Vício

Não importa para onde olhe, sempre vai haver a tentação de não fazer o que precisa ser feito. Temos essa tentação nos nossos bolsos o dia todo. Dezenas, centenas de aplicativos que foram desenhados para tomar nosso tempo e atenção com retorno quase nulo. Talvez a ocasional dose de serotonina com uma pequena recompensa, mas somente o suficiente para nos manter presos na mesma roda, buscando uma nova microdose para satisfazer nossos cérebros viciados em prazer.

E nem me fale sobre todas as tarefas e atividades que inventamos e colocamos como prioridade em nossas vidas.
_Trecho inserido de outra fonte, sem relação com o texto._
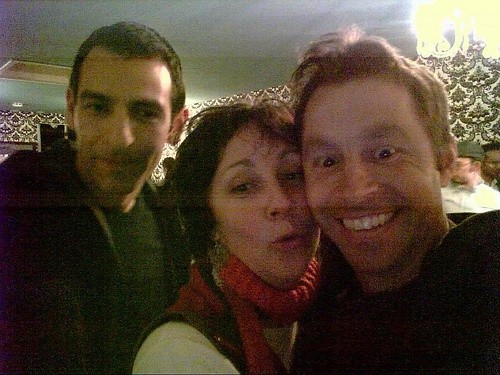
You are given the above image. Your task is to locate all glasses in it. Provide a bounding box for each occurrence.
[455,162,471,170]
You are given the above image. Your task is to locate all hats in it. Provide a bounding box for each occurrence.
[457,141,485,161]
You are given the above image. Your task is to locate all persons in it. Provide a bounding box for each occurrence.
[0,22,189,375]
[441,141,500,212]
[132,97,321,375]
[289,24,500,375]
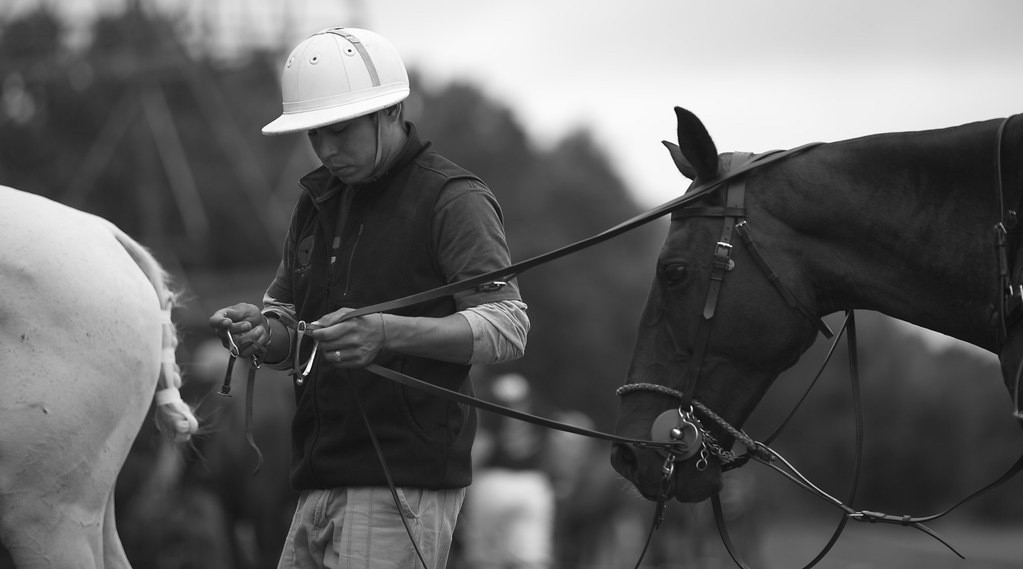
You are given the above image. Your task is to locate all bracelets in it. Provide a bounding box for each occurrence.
[260,315,272,349]
[379,312,385,351]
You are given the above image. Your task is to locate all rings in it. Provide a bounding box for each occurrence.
[333,351,340,363]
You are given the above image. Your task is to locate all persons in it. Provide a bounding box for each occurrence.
[207,26,529,569]
[447,375,757,569]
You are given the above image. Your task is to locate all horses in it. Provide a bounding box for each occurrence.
[0,183,202,568]
[608,106,1023,504]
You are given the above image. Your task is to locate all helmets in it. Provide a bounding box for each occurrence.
[261,27,411,137]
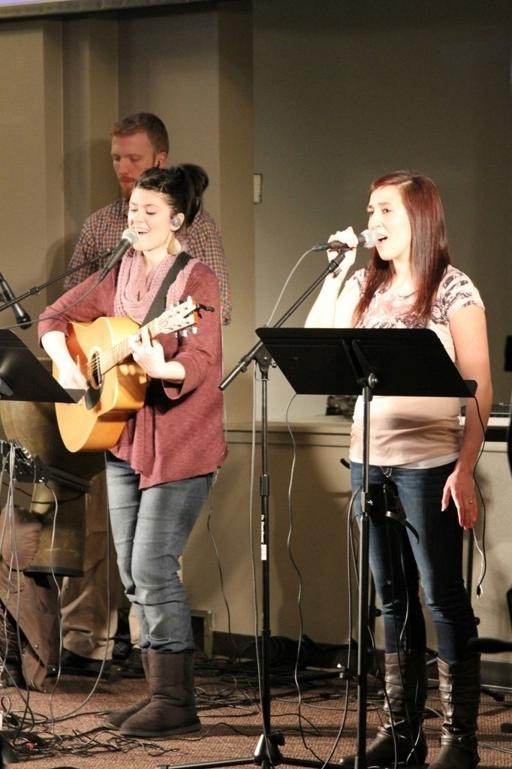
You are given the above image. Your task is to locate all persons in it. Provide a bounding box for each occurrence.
[40,162,216,738]
[53,111,231,671]
[305,169,493,768]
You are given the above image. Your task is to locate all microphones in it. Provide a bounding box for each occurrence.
[0,277,31,328]
[320,228,379,249]
[99,227,136,280]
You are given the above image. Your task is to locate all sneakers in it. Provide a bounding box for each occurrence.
[48,647,142,680]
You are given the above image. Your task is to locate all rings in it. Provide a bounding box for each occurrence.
[469,500,474,504]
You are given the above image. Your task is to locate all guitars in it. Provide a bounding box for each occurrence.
[53,295,215,454]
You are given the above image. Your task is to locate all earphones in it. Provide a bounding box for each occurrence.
[172,218,180,226]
Enchemos a casa de coisas que depois nos tomam o tempo de manter as coisas. Trabalhamos para comprar as coisas para depois trabalhar para as coisas, mas sem deixar de trabalhar para comprar mais coisas. E depois não temos tempo de manter todas as coisas e trabalhar, então brigamos com nossos parceiros que não estão trabalhando o suficiente para manter as coisas que trabalhamos para ter. No final do dia, trabalhamos para trabalhar mais e achamos que a dose de serotonina das recompensas virtuais, já não é mais suficiente, e assim nos frustramos, somente para dormir mal e acordar cedo e trabalhar novamente. Entenda, o cérebro tem a tendência de apagar os tempos ruins e se agarrar aos bons. Ele não vai lembrar-se do cansaço do dia anterior pela falta de objetividade e significado em tudo o que se fez, só vai lembrar da pequena dose de prazer que teve ao final do dia, e assim não irá questionar tudo o que levou até ela, vai focar em obtê—la novamente, tal qual um viciado em qualquer tipo de droga, que não vê a hora do momento de usá-la chegue, e quando não chega, ele se permite criar esse momento. É o que o cérebro faz quando puxamos o telefone do bolso nos momentos mais inoportunos para buscar aquela dose mínima de satisfação.

“Mas o que fazer? Sou um viciado nisso. E que mal tem, todos somos hoje em dia, não?”. Aparentemente sim, todos somos. Muito reconhecem que assim o são, poucos buscam lutar contra, e a maioria não estão nem aí. Afinal, os tempos modernos são assim! Mas assim deveriam ser? Acho que não. Tenho certeza que não. Qualquer que seja o criador em que se acredite, desde um deus ou deuses todo(s) poderosos até a causalidade de termos simplesmente acontecido como uma consequência de diversos fatores favoráveis, tenho a certeza de que a zumbificação não era a ideia pretendida. Talvez certo estaria Tyler Durden quando achou que a solução seria implodir o sistema e trazer todos a uma base zero. Reconstruir nos dá a oportunidade de fazer diferente. Ou de fazer igual, se estivermos tão consumidos e viciados.

Mas a radicalidade de destruir a integridade e forçar que todos voltem à estaca zero talvez não seja a solução ideal. As possibilidades são infinitas hoje. Em teoria. É possível escolher até onde se quer deixar ser dominado por tudo a sua volta e ignorar tudo o mais que está reprimido dentro do ser individual. É uma escolha, por mais que não pareça. Ninguém é obrigado a estar presente nas redes sociais. Talvez isso crie alguns atritos, mas sem atrito não saímos do lugar. Vale o experimento. É possível que alguns deles os leve à decisões acertadas e outros a voltar atrás, mas só será possível descobrir quando se tentar.